## [TO DO]
Upon reaching the line containing "this 1284×952 image.", output that line and all remaining lines exactly, through the end of the entries, and output nothing before it.

##### EXTRACTED RECORDS

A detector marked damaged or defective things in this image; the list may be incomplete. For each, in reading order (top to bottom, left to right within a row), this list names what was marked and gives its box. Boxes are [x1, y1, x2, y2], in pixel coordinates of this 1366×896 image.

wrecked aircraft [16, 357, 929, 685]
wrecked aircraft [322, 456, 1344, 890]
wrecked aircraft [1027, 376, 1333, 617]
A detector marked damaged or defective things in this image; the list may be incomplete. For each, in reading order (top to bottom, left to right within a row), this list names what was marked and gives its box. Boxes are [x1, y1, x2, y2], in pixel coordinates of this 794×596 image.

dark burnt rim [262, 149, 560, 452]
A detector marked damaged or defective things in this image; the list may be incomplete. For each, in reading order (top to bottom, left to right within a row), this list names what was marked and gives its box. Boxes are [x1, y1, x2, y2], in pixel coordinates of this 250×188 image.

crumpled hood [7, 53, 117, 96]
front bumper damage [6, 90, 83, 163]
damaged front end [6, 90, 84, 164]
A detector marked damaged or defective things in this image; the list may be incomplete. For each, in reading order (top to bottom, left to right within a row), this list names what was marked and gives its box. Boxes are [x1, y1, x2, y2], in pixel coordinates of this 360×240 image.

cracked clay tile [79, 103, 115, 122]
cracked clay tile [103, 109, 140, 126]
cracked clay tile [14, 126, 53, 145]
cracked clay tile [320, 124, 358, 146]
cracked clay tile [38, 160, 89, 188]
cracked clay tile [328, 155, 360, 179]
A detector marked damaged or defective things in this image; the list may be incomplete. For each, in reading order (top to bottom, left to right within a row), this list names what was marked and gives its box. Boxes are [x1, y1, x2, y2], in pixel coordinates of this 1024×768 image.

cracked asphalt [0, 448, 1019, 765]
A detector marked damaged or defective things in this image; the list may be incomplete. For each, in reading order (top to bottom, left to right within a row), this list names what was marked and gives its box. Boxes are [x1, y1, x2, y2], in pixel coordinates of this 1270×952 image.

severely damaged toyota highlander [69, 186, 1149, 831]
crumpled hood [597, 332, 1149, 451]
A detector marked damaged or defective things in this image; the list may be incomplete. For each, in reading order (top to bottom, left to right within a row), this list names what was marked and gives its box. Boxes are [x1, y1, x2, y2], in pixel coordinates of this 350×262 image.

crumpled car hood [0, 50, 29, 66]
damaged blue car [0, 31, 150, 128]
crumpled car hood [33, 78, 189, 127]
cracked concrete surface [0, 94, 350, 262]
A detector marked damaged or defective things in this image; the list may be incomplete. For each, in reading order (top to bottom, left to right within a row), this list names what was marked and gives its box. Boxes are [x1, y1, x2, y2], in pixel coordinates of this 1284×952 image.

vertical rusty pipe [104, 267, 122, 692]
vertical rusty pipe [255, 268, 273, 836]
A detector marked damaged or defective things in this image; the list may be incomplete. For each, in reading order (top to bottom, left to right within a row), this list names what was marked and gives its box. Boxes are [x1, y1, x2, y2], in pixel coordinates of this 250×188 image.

##########

## [EXERCISE OUTPUT]
A detector marked damaged or defective things in this image; the list may be incomplete. For each, in reading order (top to bottom, left to right within a row), this list names what was marked and gives its box. Boxes are [x1, y1, x2, y2], in pixel coordinates of this 1284×952 image.

vertical rusty pipe [104, 267, 122, 692]
vertical rusty pipe [255, 268, 273, 836]
A detector marked damaged or defective things in this image; the list may be incomplete. For each, in reading order (top to bottom, left to right within a row), this list names what was marked and gives its box. Boxes are [x1, y1, x2, y2], in pixel coordinates of this 250×188 image.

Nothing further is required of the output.